Skip to main content

NaiveBayes Class

ByJG\TextClassifier\NaiveBayes\NaiveBayes is the multi-class Naive Bayes text classifier.

Constructor

new NaiveBayes(
StorageInterface $storage,
LexerInterface $lexer,
ConfigNaiveBayes $config = new ConfigNaiveBayes(),
?LlmInterface $llm = null,
?ConfigLlm $configLlm = null,
)
ParameterTypeDescription
$storageByJG\TextClassifier\NaiveBayes\Storage\StorageInterfacePersistence backend
$lexerByJG\TextClassifier\Lexer\LexerInterfaceTokeniser
$configConfigNaiveBayesSmoothing parameters (optional)
$llmLlmInterface|nullOptional LLM for low-confidence escalation
$configLlmConfigLlm|nullLLM escalation thresholds (defaults apply when null)

Methods

train()

public function train(string $text, string $category): void

Trains the classifier with $text as an example of $category. The category is created automatically if it does not exist.

  • Increments the document count for $category by 1
  • Increments the token count for each unique token in $text, scaled by its occurrence count

untrain()

public function untrain(string $text, string $category): void

Reverses a previous train() call. Decrements document and token counts. If a category's document count reaches zero, it is removed from storage.

getCategories()

public function getCategories(): array<string>

Returns the list of categories currently present in storage.

classify()

public function classify(string $text): ?ClassificationResult

Classifies $text and returns a ClassificationResult, or null when no categories have been trained yet.

Return valueMeaning
ClassificationResultClassification succeeded
nullNo categories trained, or only one category exists (one-vs-rest requires ≥ 2)
$result = $nb->classify('machine learning algorithms');

echo $result->choice; // 'tech'
echo $result->score; // 0.91

When an LLM is injected and autoLearn=true, the model is retrained on the LLM decision before returning. statScores always reflects the raw score before any LLM involvement.

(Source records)

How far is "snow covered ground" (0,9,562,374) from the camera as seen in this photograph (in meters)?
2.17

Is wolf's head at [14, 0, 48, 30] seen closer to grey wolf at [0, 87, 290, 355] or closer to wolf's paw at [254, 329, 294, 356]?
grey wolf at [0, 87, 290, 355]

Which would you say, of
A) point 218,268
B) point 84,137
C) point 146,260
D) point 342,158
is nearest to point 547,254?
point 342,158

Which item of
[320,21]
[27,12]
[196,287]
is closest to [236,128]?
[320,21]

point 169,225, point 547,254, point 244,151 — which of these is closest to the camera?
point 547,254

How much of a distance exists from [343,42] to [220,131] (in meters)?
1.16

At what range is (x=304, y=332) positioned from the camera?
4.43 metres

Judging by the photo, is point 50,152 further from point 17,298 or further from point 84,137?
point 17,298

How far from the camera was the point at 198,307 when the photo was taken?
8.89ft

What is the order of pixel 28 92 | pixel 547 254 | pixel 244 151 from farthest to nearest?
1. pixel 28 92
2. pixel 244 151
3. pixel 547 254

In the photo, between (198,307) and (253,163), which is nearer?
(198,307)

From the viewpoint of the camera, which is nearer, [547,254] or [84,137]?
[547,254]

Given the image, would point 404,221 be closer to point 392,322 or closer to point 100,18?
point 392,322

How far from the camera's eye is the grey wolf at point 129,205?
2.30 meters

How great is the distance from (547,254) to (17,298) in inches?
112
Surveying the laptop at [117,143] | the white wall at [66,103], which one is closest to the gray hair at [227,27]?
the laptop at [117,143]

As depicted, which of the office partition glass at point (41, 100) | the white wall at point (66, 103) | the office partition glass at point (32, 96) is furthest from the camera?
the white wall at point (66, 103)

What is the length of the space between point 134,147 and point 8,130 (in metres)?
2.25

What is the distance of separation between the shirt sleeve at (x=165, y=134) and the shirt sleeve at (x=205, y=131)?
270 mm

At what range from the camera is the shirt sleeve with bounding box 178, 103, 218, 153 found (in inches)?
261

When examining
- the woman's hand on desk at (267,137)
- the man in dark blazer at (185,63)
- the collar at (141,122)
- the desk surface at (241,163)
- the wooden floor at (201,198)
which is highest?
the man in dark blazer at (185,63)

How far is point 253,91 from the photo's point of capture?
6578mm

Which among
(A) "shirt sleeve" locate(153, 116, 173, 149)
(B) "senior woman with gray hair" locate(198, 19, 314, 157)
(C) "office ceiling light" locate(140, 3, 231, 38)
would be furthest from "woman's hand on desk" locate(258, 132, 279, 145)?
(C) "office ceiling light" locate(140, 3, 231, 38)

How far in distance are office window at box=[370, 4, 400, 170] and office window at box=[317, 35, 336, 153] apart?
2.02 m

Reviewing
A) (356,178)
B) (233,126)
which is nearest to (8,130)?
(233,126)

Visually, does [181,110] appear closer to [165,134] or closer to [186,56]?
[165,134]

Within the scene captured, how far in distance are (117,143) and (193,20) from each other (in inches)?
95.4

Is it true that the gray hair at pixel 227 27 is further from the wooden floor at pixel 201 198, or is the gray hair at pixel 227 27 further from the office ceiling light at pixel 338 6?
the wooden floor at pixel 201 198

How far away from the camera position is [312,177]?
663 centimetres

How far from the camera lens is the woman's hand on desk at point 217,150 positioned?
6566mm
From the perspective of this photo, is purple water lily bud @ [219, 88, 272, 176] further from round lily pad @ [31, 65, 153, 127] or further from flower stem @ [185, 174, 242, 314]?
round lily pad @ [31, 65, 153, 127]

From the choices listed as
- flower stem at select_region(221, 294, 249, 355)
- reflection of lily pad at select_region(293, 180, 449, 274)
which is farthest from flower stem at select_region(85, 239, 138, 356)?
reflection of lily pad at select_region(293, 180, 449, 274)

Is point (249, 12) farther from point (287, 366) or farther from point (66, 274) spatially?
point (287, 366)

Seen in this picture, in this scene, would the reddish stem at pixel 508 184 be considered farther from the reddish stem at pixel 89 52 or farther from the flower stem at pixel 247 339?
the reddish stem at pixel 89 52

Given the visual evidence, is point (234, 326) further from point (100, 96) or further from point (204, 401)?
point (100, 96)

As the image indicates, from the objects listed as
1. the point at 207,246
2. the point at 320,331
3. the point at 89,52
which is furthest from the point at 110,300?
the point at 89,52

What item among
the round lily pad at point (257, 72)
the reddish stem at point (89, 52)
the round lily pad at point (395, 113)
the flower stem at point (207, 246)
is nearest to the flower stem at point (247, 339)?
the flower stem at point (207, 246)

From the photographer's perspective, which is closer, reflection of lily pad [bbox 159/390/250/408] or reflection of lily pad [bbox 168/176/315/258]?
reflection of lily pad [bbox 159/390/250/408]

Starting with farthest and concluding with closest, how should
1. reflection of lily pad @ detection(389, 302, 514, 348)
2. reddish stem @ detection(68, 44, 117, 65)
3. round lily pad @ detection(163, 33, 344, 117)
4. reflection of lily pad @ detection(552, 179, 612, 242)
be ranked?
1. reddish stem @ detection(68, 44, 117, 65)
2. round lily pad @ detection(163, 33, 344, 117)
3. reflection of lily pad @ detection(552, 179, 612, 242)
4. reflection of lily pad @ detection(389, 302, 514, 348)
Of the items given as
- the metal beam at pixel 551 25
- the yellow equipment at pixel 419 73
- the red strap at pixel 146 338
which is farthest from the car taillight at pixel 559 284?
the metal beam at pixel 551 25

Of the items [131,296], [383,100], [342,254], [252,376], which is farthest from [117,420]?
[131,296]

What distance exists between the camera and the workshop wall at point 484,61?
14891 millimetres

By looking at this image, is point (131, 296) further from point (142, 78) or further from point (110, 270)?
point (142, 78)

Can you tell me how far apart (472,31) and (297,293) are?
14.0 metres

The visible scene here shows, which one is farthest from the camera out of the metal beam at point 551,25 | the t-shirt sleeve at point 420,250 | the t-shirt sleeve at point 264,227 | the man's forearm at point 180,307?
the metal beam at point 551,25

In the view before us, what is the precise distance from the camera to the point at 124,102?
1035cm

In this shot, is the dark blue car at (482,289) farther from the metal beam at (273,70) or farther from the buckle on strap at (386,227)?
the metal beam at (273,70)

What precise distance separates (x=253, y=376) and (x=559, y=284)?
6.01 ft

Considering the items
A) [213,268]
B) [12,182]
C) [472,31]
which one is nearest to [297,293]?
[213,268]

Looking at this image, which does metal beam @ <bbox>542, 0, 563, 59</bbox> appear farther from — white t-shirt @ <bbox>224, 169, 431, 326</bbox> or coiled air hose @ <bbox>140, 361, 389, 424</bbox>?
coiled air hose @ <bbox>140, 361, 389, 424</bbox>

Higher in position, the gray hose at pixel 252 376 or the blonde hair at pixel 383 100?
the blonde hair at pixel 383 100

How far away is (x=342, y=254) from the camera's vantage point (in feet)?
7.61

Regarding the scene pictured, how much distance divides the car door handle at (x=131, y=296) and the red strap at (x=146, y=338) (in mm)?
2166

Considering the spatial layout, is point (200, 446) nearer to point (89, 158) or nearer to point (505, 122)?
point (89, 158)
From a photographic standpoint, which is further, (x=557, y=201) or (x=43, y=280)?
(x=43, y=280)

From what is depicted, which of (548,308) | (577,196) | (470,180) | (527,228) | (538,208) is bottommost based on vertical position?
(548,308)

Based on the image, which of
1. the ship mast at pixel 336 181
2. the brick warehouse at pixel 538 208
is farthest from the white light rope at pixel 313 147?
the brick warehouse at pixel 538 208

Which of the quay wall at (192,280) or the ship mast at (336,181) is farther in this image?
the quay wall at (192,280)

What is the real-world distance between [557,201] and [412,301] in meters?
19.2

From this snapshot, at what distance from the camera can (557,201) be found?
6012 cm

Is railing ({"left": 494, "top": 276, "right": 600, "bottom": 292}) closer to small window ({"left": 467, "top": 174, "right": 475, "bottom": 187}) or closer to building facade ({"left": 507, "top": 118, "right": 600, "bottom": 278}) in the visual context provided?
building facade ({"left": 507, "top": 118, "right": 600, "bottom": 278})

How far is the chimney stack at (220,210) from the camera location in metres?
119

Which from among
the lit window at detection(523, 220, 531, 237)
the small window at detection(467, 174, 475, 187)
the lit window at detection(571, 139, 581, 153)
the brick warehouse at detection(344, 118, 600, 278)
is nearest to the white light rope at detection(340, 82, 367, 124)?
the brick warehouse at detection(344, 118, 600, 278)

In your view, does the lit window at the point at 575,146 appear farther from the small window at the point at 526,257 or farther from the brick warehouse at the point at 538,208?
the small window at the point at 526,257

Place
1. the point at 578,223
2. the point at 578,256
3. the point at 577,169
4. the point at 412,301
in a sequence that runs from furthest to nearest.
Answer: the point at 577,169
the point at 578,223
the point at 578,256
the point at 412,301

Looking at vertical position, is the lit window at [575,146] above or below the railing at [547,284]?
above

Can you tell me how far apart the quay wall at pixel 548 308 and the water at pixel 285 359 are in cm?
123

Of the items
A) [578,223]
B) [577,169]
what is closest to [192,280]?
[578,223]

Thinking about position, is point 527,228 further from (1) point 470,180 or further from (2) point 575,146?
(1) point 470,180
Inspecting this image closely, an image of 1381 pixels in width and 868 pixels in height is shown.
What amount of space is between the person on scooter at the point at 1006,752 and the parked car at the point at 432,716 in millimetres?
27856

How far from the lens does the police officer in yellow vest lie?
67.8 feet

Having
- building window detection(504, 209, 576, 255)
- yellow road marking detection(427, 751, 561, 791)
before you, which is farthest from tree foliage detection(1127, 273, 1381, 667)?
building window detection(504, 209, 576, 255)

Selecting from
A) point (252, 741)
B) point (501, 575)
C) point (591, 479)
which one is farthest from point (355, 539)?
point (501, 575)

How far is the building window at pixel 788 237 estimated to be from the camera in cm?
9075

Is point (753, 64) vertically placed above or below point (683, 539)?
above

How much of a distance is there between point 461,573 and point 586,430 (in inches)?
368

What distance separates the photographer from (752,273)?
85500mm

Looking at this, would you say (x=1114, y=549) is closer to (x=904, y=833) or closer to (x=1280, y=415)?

*Exercises to complete*
(1) In the NaiveBayes class page, what happens to a category after untrain() brings its document count to zero?
(2) Do these statements agree with the NaiveBayes class page? Answer yes or no for each, quoting the deciding words. (a) Calling train() with a category that does not yet exist creates that category. (b) classify() returns null when only one category exists. (c) statScores reflects the score after the LLM decision.

*Answers to the exercises*
(1) It is removed from storage.

(2)
(a) Yes: "The category is created automatically if it does not exist."
(b) Yes: "only one category exists (one-vs-rest requires ≥ 2)"
(c) No: "statScores always reflects the raw score before any LLM involvement."